> **Trecho**
- - -

Isso porque dois artifícios foram feitos para camuflar o roustanguismo em "kardecismo autêntico". Um é traduzir de maneira tendenciosa os livros de Allan Kardec, através de textos catolicizados de Guillón Ribeiro e, de maneira mais politicamente correta, Salvador Gentile, respectivamente editados pelas editoras da FEB e IDE. As ideias de Kardec passaram a ser então trabalhadas de maneira leviana, de forma a não contrariar os interesses igrejeiros do "movimento espírita".
O outro artifício é utilizar justamente Francisco Cândido Xavier para adaptar as ideias de Roustaing para a realidade brasileira, tirando dele os pontos mais polêmicos ("Jesus fluídico" e os "criptógamos carnudos", reencarnação de espíritos em forma de animais, plantas ou micróbios). O livro Brasil, Coração do Mundo, Pátria do Evangelho é uma adaptação de Os Quatro Evangelhos que, além desse propósito, ainda foi feito por encomenda pelo Estado Novo para evitar a repressão policial às "casas espíritas", acusadas de charlatanismo.
Com essas duas estratégias, deu para o "movimento espírita", principalmente após a morte de Antônio Wantuil de Freitas - descobridor e tutor de Chico Xavier e roustanguista radical - , forjar um "kardecismo autêntico" por intermédio da "catolicização do Espiritismo", criando um "Espiritismo para francês ver", supostamente "fiel" aos postulados originais kardecianos.
Criou-se, de 1974 para cá, um grande jogo de aparências no qual o "espiritismo" brasileiro vende a falsa ideia de que "está de acordo com Kardec". A "catolicização", que, descontando a fase de sobrevivência (aproximar-se do Catolicismo como forma de proteção contra a repressão policial) que durou até os anos 1930, tornou-se um processo perverso, foi aceito como uma "diferença regional saudável".
Em outras palavras, a "catolicização do Espiritismo", um processo perverso de desvirtuamento dos ensinamentos kardecianos, não só foi minimizada como problema como é vista até mesmo como "saudável", aceita e estimulada sob a desculpa de que o Brasil conta com "profundas tradições populares de religiosidade".
E aí as traições doutrinárias passaram a ocorrer com maior intensidade, por dois aspectos: um é o absoluto desconhecimento da "maioria silenciosa" de que Espiritismo, no Brasil, é deturpado. Isso é tão grave que nem mesmo a imprensa investigativa brasileira consegue revelar essa triste realidade. Muitos pensam que Espiritismo, no Brasil, só tem "pequenas e admiráveis diferenças" em relação ao original francês e supõem, ingenuamente, que a essência kardeciana está preservada por aqui.

- - -

> **Tarefa 1**
Reescreva os registros da linha com "What is the exact distance of" até o fim deles, trocando "snow-covered ground" por "snowy ground" e deixando todo o resto inalterado.
Os registros não têm nenhuma relação com o trecho.

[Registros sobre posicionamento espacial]
- - -

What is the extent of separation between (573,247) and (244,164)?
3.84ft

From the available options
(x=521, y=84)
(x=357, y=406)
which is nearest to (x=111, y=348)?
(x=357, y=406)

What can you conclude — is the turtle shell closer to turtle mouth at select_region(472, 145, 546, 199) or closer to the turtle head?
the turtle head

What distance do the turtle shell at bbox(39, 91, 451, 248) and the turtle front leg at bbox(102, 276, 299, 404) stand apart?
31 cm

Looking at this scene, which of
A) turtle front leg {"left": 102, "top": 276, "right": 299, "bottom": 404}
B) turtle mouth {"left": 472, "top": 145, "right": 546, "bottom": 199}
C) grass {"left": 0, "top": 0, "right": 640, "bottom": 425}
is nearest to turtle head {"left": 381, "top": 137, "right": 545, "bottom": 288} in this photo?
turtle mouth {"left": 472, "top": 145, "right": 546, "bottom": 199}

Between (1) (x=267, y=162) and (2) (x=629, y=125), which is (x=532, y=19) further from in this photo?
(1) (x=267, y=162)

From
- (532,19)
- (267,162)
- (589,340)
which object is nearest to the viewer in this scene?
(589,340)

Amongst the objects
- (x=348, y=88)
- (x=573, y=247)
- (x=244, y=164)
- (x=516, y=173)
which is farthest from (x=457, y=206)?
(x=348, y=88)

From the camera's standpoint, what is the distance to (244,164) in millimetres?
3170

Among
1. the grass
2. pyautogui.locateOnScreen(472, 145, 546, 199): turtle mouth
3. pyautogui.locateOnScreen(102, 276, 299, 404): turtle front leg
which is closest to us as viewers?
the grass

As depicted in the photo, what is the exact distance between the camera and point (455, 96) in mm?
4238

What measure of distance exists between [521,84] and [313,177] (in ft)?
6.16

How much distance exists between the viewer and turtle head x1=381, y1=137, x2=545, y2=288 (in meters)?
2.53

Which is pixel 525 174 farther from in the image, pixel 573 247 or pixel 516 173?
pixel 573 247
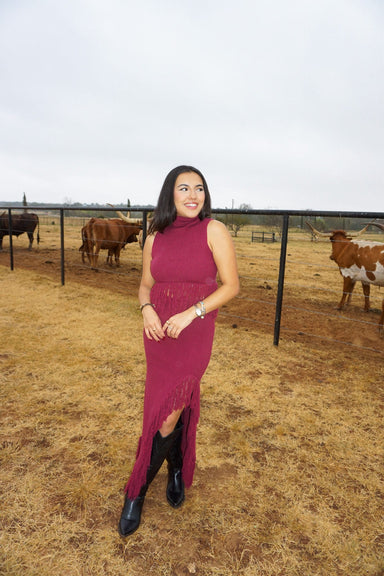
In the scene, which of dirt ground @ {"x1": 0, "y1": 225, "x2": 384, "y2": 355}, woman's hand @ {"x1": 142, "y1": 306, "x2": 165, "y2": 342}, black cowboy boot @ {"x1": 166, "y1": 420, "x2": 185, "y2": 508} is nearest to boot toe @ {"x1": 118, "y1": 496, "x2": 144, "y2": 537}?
black cowboy boot @ {"x1": 166, "y1": 420, "x2": 185, "y2": 508}

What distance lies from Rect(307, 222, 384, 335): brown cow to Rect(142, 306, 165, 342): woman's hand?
12.3ft

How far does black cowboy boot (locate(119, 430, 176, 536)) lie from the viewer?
1.39 metres

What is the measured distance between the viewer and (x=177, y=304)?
1.42m

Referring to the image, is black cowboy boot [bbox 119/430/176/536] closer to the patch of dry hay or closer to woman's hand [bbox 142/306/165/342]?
the patch of dry hay

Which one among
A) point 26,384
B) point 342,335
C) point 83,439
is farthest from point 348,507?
point 342,335

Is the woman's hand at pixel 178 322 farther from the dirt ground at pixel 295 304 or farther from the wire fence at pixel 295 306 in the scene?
the dirt ground at pixel 295 304

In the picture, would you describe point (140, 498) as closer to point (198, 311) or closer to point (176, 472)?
point (176, 472)

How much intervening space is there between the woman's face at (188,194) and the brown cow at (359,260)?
356 cm

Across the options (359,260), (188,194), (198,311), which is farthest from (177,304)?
(359,260)

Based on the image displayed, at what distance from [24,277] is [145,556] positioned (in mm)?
6435

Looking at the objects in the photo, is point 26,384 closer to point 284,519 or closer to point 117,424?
point 117,424

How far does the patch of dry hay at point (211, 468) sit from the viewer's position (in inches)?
51.3

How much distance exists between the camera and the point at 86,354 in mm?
3168

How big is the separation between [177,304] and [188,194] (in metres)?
0.47
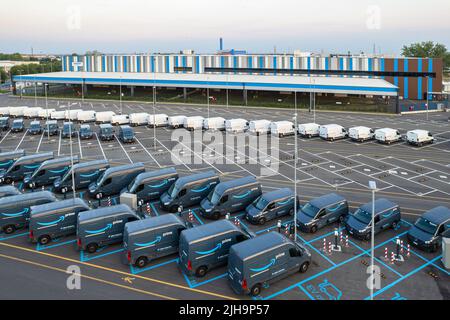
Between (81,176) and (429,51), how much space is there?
114 metres

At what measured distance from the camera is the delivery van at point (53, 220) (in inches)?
789

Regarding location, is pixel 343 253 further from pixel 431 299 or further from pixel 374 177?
pixel 374 177

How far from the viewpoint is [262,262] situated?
15.8m

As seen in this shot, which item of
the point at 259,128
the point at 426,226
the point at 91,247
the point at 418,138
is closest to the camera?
the point at 91,247

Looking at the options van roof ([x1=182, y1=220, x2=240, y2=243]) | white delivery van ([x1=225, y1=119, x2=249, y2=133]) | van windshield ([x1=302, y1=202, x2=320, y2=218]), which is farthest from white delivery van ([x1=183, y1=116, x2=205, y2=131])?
van roof ([x1=182, y1=220, x2=240, y2=243])

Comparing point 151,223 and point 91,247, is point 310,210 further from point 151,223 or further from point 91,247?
point 91,247

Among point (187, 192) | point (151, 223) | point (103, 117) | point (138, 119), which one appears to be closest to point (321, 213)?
point (187, 192)

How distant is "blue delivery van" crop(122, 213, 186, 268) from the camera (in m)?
17.7


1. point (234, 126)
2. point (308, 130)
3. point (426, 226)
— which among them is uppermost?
point (234, 126)

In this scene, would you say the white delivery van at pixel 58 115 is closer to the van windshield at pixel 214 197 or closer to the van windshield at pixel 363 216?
the van windshield at pixel 214 197

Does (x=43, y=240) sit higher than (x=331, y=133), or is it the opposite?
(x=331, y=133)

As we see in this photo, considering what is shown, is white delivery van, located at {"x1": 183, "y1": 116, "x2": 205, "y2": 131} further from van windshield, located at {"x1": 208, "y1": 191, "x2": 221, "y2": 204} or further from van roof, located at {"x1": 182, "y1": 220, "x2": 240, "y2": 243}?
van roof, located at {"x1": 182, "y1": 220, "x2": 240, "y2": 243}

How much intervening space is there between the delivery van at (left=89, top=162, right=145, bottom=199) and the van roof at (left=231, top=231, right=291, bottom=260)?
12899 millimetres

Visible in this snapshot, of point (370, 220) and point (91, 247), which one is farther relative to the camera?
point (370, 220)
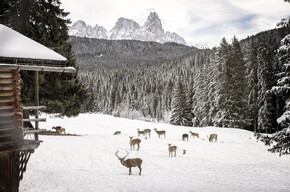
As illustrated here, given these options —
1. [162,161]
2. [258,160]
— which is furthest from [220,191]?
[258,160]

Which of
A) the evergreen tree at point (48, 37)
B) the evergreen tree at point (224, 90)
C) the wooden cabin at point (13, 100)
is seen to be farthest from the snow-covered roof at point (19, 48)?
the evergreen tree at point (224, 90)

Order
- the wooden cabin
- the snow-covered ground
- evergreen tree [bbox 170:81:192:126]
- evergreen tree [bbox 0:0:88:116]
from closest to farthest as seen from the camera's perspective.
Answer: the wooden cabin < the snow-covered ground < evergreen tree [bbox 0:0:88:116] < evergreen tree [bbox 170:81:192:126]

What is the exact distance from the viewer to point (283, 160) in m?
20.8

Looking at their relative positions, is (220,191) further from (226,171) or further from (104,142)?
(104,142)

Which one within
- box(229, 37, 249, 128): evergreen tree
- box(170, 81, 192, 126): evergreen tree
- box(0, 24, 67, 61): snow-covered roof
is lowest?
box(170, 81, 192, 126): evergreen tree

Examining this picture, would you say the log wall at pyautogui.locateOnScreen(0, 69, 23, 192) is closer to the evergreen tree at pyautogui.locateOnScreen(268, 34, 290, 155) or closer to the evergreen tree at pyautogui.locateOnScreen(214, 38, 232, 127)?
the evergreen tree at pyautogui.locateOnScreen(268, 34, 290, 155)

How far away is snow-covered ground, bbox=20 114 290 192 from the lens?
12.7 m

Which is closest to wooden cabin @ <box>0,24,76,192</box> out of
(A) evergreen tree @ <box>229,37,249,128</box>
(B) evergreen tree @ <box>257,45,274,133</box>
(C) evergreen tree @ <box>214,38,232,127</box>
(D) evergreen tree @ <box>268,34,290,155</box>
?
(D) evergreen tree @ <box>268,34,290,155</box>

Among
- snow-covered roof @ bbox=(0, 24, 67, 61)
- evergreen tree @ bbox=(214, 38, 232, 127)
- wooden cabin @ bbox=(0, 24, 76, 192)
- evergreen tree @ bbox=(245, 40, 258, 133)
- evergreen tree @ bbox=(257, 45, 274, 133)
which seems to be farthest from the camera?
evergreen tree @ bbox=(245, 40, 258, 133)

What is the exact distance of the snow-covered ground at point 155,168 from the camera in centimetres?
1272

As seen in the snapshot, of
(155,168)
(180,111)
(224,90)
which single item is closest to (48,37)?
(155,168)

- - -

> **Tarefa 2**
De acordo com o trecho, por quais editoras foram editadas as traduções de Guillón Ribeiro e de Salvador Gentile?

> **Resposta esperada 1**
What is the exact distance of the snowy ground at point 155,168 from the camera in centimetres?
1272

As seen in the snapshot, of
(155,168)
(180,111)
(224,90)
which single item is closest to (48,37)?
(155,168)

> **Resposta esperada 2**
Pelas editoras da FEB e do IDE, respectivamente.